**Set problem**:
Format every line of the dataset items below as an entry in a numbered list, omitting blank lines.

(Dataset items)
((

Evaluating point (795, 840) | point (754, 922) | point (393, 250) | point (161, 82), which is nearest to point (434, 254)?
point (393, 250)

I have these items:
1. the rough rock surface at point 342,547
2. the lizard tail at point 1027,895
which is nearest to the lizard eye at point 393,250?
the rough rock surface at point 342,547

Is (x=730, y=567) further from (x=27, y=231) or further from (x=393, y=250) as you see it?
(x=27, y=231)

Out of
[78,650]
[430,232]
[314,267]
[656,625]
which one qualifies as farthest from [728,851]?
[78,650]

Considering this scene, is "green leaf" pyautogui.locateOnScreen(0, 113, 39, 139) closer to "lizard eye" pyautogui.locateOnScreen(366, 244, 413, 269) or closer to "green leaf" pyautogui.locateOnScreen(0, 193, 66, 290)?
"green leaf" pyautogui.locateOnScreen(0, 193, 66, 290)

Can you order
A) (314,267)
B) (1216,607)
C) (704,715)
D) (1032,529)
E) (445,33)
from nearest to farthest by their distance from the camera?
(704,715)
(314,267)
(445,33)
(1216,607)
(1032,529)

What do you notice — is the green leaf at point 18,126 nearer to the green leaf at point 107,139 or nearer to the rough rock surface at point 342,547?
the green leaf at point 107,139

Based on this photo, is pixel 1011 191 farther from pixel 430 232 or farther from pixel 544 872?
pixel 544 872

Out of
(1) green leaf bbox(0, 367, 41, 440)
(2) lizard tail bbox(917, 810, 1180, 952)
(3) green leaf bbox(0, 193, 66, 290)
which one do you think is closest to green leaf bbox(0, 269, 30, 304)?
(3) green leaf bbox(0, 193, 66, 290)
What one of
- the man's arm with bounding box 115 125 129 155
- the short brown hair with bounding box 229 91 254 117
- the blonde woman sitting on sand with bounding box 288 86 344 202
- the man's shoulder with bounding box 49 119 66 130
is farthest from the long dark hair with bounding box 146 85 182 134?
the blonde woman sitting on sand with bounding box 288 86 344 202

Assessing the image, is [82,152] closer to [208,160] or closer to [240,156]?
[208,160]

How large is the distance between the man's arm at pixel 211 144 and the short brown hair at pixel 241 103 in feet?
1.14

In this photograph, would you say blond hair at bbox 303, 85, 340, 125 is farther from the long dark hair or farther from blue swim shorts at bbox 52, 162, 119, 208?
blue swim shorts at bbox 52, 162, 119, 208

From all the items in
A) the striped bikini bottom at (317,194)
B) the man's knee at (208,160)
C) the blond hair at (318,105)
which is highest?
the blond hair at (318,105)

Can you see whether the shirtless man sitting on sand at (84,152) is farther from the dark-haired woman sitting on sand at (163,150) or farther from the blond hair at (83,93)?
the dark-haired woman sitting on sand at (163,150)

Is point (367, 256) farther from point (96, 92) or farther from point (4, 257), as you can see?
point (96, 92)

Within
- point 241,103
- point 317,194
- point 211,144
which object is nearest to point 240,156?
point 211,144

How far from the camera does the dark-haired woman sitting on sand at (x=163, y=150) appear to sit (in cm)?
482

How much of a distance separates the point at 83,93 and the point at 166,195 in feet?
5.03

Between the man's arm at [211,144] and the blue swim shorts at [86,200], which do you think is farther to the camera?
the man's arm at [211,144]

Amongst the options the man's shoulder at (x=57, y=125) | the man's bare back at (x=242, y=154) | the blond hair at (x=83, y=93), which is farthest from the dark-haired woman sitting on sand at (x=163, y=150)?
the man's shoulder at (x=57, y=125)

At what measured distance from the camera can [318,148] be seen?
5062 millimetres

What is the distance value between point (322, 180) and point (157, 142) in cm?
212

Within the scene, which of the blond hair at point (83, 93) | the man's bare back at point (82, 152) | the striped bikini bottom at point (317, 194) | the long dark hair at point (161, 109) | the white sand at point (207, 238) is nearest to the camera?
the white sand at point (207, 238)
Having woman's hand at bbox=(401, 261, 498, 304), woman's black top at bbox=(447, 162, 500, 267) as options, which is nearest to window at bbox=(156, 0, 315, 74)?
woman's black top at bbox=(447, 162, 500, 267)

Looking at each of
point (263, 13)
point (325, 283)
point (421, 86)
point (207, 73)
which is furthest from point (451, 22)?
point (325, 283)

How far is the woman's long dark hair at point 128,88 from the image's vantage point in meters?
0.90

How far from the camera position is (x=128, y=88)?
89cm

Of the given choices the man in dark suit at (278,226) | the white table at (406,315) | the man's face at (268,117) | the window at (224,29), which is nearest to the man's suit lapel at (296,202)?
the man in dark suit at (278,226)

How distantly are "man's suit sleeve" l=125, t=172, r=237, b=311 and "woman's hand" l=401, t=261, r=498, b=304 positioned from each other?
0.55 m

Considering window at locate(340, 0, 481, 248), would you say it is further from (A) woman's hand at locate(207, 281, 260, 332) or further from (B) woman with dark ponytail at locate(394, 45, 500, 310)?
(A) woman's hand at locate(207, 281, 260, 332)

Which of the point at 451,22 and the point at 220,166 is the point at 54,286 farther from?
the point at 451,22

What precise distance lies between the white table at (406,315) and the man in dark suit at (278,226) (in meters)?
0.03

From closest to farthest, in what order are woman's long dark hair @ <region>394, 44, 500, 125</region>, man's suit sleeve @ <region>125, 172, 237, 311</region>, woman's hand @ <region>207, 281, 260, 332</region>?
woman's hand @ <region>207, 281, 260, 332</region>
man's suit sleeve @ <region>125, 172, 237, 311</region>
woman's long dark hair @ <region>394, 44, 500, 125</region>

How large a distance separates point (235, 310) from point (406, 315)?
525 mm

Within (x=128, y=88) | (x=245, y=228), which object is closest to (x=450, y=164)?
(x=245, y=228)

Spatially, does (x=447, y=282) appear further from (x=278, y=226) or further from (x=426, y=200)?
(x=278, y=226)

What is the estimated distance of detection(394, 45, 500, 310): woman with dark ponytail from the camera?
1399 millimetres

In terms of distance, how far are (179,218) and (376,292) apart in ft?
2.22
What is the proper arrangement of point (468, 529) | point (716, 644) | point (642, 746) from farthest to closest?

))

**Completed exercise**:
1. Evaluating point (795, 840) | point (754, 922) | point (393, 250) | point (161, 82), which is nearest to point (434, 254)?
2. point (393, 250)
3. I have these items:
4. 1. the rough rock surface at point 342,547
5. 2. the lizard tail at point 1027,895
6. which is nearest to the lizard eye at point 393,250?
7. the rough rock surface at point 342,547
8. Is (x=730, y=567) further from (x=27, y=231) or further from (x=393, y=250) as you see it?
9. (x=27, y=231)
10. Out of
11. [78,650]
12. [430,232]
13. [314,267]
14. [656,625]
15. which one qualifies as farthest from [728,851]?
16. [78,650]
17. Considering this scene, is "green leaf" pyautogui.locateOnScreen(0, 113, 39, 139) closer to "lizard eye" pyautogui.locateOnScreen(366, 244, 413, 269) or closer to "green leaf" pyautogui.locateOnScreen(0, 193, 66, 290)?
18. "green leaf" pyautogui.locateOnScreen(0, 193, 66, 290)
19. Can you order
20. A) (314,267)
21. B) (1216,607)
22. C) (704,715)
23. D) (1032,529)
24. E) (445,33)
25. from nearest to farthest by their distance from the camera?
26. (704,715)
27. (314,267)
28. (445,33)
29. (1216,607)
30. (1032,529)
31. What do you notice — is the green leaf at point 18,126 nearer to the green leaf at point 107,139 or nearer to the rough rock surface at point 342,547?
32. the green leaf at point 107,139
33. Based on this photo, is pixel 1011 191 farther from pixel 430 232 or farther from pixel 544 872?
34. pixel 544 872
35. Out of
36. (1) green leaf bbox(0, 367, 41, 440)
37. (2) lizard tail bbox(917, 810, 1180, 952)
38. (3) green leaf bbox(0, 193, 66, 290)
39. which one do you think is closest to green leaf bbox(0, 269, 30, 304)?
40. (3) green leaf bbox(0, 193, 66, 290)
41. What one of
42. - the man's arm with bounding box 115 125 129 155
43. - the short brown hair with bounding box 229 91 254 117
44. - the blonde woman sitting on sand with bounding box 288 86 344 202
45. - the man's shoulder with bounding box 49 119 66 130
46. is farthest from the long dark hair with bounding box 146 85 182 134?
47. the blonde woman sitting on sand with bounding box 288 86 344 202
48. Assessing the image, is [82,152] closer to [208,160] or closer to [240,156]?
49. [208,160]
50. How large is the distance between the man's arm at pixel 211 144 and the short brown hair at pixel 241 103 in feet?
51. 1.14
52. In this photograph, would you say blond hair at bbox 303, 85, 340, 125 is farther from the long dark hair or farther from blue swim shorts at bbox 52, 162, 119, 208?
53. blue swim shorts at bbox 52, 162, 119, 208
54. From all the items in
55. A) the striped bikini bottom at (317,194)
56. B) the man's knee at (208,160)
57. C) the blond hair at (318,105)
58. which is highest?
59. the blond hair at (318,105)
60. Can you see whether the shirtless man sitting on sand at (84,152) is farther from the dark-haired woman sitting on sand at (163,150) or farther from the blond hair at (83,93)?
61. the dark-haired woman sitting on sand at (163,150)
62. Is point (367, 256) farther from point (96, 92) or farther from point (4, 257), as you can see?
63. point (96, 92)
64. Within
65. - point 241,103
66. - point 317,194
67. - point 211,144
68. which object is nearest to point 240,156?
69. point 211,144
70. How far from the camera does the dark-haired woman sitting on sand at (x=163, y=150) appear to sit (in cm)?
71. 482
72. How much of a distance separates the point at 83,93 and the point at 166,195 in feet?
73. 5.03
74. Between the man's arm at [211,144] and the blue swim shorts at [86,200], which do you think is farther to the camera?
75. the man's arm at [211,144]
76. Amongst the options the man's shoulder at (x=57, y=125) | the man's bare back at (x=242, y=154) | the blond hair at (x=83, y=93), which is farthest from the dark-haired woman sitting on sand at (x=163, y=150)?
77. the man's shoulder at (x=57, y=125)
78. At what measured distance from the camera can [318,148] be seen?
79. 5062 millimetres
80. What is the distance value between point (322, 180) and point (157, 142) in cm?
81. 212
82. Within the scene, which of the blond hair at point (83, 93) | the man's bare back at point (82, 152) | the striped bikini bottom at point (317, 194) | the long dark hair at point (161, 109) | the white sand at point (207, 238) is nearest to the camera?
83. the white sand at point (207, 238)
84. Having woman's hand at bbox=(401, 261, 498, 304), woman's black top at bbox=(447, 162, 500, 267) as options, which is nearest to window at bbox=(156, 0, 315, 74)?
85. woman's black top at bbox=(447, 162, 500, 267)
86. Looking at each of
87. point (263, 13)
88. point (325, 283)
89. point (421, 86)
90. point (207, 73)
91. which is furthest from point (451, 22)?
92. point (325, 283)
93. How far is the woman's long dark hair at point 128,88 from the image's vantage point in meters?
94. 0.90
95. How far from the camera position is (x=128, y=88)?
96. 89cm
97. Of the given choices the man in dark suit at (278,226) | the white table at (406,315) | the man's face at (268,117) | the window at (224,29), which is nearest to the man's suit lapel at (296,202)?
98. the man in dark suit at (278,226)
99. How distantly are "man's suit sleeve" l=125, t=172, r=237, b=311 and "woman's hand" l=401, t=261, r=498, b=304 positioned from each other?
100. 0.55 m
101. Considering window at locate(340, 0, 481, 248), would you say it is further from (A) woman's hand at locate(207, 281, 260, 332) or further from (B) woman with dark ponytail at locate(394, 45, 500, 310)?
102. (A) woman's hand at locate(207, 281, 260, 332)
103. Which of the point at 451,22 and the point at 220,166 is the point at 54,286 farther from?
104. the point at 451,22
105. What precise distance lies between the white table at (406,315) and the man in dark suit at (278,226) (in meters)?
106. 0.03
107. From closest to farthest, in what order are woman's long dark hair @ <region>394, 44, 500, 125</region>, man's suit sleeve @ <region>125, 172, 237, 311</region>, woman's hand @ <region>207, 281, 260, 332</region>?
108. woman's hand @ <region>207, 281, 260, 332</region>
109. man's suit sleeve @ <region>125, 172, 237, 311</region>
110. woman's long dark hair @ <region>394, 44, 500, 125</region>
111. How large a distance separates point (235, 310) from point (406, 315)?
112. 525 mm
113. Within (x=128, y=88) | (x=245, y=228), which object is closest to (x=450, y=164)?
114. (x=245, y=228)
115. Spatially, does (x=447, y=282) appear further from (x=278, y=226) or further from (x=426, y=200)?
116. (x=278, y=226)
117. What is the estimated distance of detection(394, 45, 500, 310): woman with dark ponytail from the camera?
118. 1399 millimetres
119. In terms of distance, how far are (179,218) and (376,292) apart in ft?
120. 2.22
121. What is the proper arrangement of point (468, 529) | point (716, 644) | point (642, 746) from farthest to closest?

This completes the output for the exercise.